No perfil da cirurgiã-dentista Ana Laura Fontana no Instagram, é possível vê-la usando um turbante azul sobre os cabelos loiros enquanto segura, de luvas pretas, um frasco de toxina botulínica. “AMO os resultados da #toxinabotulinica e vocês?!”, lê-se na legenda publicada no dia 21 de junho. Dentistas não podem fazer procedimentos estéticos com essa substância desde dezembro de 2017.
“A gente sabe da liminar. É só isso, meu amor? Boa tarde. Tchau”, foi o que respondeu uma das responsáveis pela clínica da odontóloga, que se identificou apenas como Odete. As perguntas eram: sabia que o código de ética da profissão proíbe a exposição de pacientes e que odontólogos são proibidos de aplicar toxina botulínica (botox) para fins estéticos? Ana Laura não quis dar entrevista.
Os seus 65 mil seguidores também podem acompanhar, em vídeos, alguns dos procedimentos feitos pela profissional, que tem registro ativo no Conselho Regional de Odontologia de Santa Catarina. Segundo o código, é proibida a utilização de imagens ou expressões antes, durante e depois, relativas a procedimentos. Na aba “recebidos”, ela também publica vídeos agradecendo os “mimos”, divulgando marcas de jalecos e de equipamentos utilizados durante a aplicação de botox.
O presidente do CFO, Juliano do Vale, afirma haver “um crescimento exagerado do número de usuários de redes sociais e, consequentemente, o aumento do número de postagens em desacordo com o código de ética”.
No Instagram, mais de 500 mil publicações usam a hashtag #silicone e mais de 345 mil, #cirurgiaplástica. Muitas são de perfis de profissionais e clínicas. Os comentários dos seguidores dão a dimensão de como as redes sociais se tornaram, de fato, uma vitrine para atrair pacientes. “Quando eu tiver muito dinheiro, vou aí”, diz uma internauta no perfil de Ana Laura. “Necessito desse tratamento”, afirma outra, em uma publicação da Clinée Medicina Estética. Com 16 mil seguidores, a clínica compara imagens de pessoas antes e depois de procedimentos como dermopigmentação de estrias e implante de próteses de silicone. Também divulga vídeos gravados durante aplicações de preenchimento nas nádegas.
Ao telefone, Débora Duarte diz ser sócia da Clinée, localizada em um shopping na Zona Oeste do Rio, e afirma saber das proibições.

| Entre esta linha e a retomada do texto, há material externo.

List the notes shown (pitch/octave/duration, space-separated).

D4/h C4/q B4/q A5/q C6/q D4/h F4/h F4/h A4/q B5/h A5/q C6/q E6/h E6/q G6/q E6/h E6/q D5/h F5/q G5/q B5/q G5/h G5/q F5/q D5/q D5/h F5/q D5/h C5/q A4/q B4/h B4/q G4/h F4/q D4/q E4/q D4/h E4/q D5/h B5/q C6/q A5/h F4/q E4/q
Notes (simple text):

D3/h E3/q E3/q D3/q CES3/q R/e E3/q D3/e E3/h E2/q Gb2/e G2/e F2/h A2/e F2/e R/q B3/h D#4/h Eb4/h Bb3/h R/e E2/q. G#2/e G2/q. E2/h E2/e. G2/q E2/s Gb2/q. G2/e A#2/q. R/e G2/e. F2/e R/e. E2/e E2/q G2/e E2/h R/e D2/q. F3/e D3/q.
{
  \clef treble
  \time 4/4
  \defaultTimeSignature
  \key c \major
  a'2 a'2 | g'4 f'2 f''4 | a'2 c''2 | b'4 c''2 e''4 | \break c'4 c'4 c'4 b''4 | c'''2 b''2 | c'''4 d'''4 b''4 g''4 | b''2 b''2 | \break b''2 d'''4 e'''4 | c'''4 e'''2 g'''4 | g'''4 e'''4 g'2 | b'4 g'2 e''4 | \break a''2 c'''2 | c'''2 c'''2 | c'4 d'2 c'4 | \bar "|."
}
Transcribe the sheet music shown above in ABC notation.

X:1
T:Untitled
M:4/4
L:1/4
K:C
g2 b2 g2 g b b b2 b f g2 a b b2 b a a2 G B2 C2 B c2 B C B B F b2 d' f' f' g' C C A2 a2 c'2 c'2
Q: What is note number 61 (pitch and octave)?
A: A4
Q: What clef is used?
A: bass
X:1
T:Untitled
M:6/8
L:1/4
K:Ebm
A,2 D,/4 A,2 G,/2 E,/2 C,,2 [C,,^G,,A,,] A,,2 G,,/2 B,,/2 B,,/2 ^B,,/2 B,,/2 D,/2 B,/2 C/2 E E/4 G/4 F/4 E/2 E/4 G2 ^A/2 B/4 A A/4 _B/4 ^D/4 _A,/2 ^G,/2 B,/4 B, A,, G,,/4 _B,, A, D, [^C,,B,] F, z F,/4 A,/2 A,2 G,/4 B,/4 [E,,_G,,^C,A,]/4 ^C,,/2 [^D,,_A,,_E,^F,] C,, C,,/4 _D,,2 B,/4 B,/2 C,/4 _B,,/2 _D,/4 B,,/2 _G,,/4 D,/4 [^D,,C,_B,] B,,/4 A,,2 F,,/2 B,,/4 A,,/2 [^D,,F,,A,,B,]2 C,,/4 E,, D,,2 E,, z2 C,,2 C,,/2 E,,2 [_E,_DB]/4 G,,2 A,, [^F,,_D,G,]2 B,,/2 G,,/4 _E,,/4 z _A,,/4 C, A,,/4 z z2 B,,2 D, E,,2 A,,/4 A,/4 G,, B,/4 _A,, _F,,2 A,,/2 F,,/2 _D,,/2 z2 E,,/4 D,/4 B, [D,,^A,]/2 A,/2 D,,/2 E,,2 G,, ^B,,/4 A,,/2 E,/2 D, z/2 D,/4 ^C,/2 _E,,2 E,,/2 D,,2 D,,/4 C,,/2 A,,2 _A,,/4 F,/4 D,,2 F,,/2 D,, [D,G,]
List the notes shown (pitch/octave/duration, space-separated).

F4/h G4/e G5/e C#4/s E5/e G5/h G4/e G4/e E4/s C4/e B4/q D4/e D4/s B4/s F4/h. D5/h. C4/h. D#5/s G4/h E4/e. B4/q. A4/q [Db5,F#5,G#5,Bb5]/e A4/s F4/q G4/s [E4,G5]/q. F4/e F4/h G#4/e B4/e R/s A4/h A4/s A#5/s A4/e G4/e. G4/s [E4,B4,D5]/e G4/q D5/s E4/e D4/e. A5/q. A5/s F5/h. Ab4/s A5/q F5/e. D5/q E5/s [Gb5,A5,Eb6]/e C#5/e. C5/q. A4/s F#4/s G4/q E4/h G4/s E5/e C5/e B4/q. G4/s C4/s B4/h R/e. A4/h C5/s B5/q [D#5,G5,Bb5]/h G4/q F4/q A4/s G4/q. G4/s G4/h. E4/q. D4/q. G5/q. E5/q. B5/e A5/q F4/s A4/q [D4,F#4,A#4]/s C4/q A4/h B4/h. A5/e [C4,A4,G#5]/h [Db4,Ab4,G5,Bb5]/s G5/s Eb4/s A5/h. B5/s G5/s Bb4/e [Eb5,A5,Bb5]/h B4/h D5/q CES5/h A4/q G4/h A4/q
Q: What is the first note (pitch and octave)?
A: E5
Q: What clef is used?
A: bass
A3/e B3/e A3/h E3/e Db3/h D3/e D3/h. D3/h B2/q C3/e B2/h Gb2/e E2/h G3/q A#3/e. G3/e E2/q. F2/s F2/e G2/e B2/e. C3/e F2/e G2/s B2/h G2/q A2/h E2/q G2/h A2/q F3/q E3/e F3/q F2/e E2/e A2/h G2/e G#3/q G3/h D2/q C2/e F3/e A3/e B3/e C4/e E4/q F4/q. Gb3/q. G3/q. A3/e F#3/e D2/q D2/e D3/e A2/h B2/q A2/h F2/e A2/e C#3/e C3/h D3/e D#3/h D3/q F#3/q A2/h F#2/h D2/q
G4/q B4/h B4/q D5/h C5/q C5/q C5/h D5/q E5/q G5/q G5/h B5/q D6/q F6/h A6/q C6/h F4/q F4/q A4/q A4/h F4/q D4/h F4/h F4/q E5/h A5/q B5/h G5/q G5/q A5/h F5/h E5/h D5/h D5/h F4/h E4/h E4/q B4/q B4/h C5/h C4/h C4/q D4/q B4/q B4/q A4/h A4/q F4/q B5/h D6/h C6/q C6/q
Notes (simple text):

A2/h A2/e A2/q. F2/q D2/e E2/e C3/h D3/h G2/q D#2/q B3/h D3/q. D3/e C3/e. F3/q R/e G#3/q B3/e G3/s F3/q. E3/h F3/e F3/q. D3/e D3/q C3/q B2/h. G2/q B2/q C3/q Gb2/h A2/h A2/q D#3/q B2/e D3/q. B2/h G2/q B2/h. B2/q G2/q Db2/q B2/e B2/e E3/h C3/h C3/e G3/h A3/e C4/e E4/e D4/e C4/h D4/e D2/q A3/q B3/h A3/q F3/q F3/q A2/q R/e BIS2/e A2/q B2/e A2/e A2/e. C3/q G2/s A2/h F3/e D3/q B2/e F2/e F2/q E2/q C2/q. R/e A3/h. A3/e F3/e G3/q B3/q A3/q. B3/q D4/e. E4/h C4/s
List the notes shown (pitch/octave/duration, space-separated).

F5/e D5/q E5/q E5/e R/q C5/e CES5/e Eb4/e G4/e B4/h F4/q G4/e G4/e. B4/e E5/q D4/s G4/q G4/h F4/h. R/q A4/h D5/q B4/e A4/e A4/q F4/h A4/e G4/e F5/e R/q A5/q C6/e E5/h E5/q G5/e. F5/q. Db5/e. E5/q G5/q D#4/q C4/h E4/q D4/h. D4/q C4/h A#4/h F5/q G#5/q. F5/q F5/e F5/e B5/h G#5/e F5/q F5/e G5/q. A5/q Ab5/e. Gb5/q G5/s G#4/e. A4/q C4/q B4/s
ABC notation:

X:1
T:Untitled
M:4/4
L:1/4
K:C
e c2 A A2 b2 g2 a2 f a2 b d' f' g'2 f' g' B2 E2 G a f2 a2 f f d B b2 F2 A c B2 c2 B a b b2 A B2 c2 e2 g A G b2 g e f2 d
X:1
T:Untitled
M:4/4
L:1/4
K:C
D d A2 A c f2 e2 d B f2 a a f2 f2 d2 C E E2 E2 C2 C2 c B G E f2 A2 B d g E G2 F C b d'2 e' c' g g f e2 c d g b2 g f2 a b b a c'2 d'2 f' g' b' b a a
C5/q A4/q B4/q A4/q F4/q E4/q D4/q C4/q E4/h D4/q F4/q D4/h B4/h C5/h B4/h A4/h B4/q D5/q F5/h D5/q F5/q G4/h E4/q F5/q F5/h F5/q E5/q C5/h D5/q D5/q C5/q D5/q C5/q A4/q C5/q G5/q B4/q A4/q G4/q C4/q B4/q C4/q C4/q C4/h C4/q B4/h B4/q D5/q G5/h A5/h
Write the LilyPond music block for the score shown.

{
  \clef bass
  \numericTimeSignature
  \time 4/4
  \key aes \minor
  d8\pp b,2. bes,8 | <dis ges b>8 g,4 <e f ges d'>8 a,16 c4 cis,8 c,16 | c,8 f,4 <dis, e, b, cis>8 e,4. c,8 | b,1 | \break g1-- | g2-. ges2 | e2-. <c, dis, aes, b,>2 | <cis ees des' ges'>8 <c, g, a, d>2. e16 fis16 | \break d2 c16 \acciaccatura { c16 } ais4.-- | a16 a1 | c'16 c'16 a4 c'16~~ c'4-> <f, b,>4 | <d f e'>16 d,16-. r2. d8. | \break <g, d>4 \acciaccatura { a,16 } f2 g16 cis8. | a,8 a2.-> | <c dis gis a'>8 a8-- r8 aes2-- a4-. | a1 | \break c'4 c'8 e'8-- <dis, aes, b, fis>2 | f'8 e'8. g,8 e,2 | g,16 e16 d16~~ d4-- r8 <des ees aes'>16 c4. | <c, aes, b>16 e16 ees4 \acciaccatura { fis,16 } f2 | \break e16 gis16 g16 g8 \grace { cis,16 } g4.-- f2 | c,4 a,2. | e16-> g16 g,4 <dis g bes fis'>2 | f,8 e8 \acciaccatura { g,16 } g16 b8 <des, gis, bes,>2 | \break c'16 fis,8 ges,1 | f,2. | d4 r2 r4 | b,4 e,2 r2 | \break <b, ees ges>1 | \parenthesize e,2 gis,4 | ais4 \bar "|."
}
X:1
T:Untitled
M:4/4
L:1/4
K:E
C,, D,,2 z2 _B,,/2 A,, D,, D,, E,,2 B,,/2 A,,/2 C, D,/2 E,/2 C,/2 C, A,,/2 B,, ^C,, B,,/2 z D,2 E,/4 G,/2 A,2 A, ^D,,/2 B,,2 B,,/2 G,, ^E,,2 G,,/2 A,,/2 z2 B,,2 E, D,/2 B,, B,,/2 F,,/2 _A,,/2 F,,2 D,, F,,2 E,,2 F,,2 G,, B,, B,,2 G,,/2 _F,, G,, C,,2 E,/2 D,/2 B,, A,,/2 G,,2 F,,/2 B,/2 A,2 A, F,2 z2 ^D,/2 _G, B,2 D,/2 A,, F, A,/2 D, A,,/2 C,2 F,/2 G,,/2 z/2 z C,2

Ela argumenta que o perfil não pertence à sua empresa, mas sim a uma terceirizada contratada para a divulgação e, por isso, a clínica não estaria contrariando as regras do CFM.
O comportamento dos médicos nas redes sociais é regulado por três documentos do Conselho Federal: o código de ética e duas resoluções, de 2011 e de 2015. O texto mais recente proíbe profissionais e estabelecimentos de saúde de publicar “imagens do ‘antes e depois’ de procedimentos”. Mesmo publicações feitas por pacientes — se seguirem esse padrão e forem feitas “de modo reiterado e/ou sistemático” — deverão ser investigadas pelos conselhos regionais.
O presidente da Sociedade Brasileira de Cirurgia Plástica, André Maranhão, explica que a entidade segue o código de ética do CFM e que abre “processos administrativos que variam de advertência a expulsão”. Em vigor desde 2010, o código proíbe divulgar informação de “forma sensacionalista” e “promocional”.
Já a resolução de 2011 proíbe os profissionais de exporem a figura de seu paciente como forma de divulgar técnica, método ou resultado de tratamento, ainda que com autorização expressa do mesmo”. A única exceção é para artigos científicos, e apenas nos casos em que a imagem é “imprescindível”.
Para o corregedor do CFM José Vinagre, uma das irregularidades mais frequentes é a promessa de resultados. Ele recomenda acessar o site do Conselho em vez de entrar no Instagram. A página da instituição permite verificar se o médico está registrado no conselho regional e se pode atuar na especialidade anunciada:
“O número de seguidores nas redes sociais não é indicativo para a escolha de um médico.”
O Sul.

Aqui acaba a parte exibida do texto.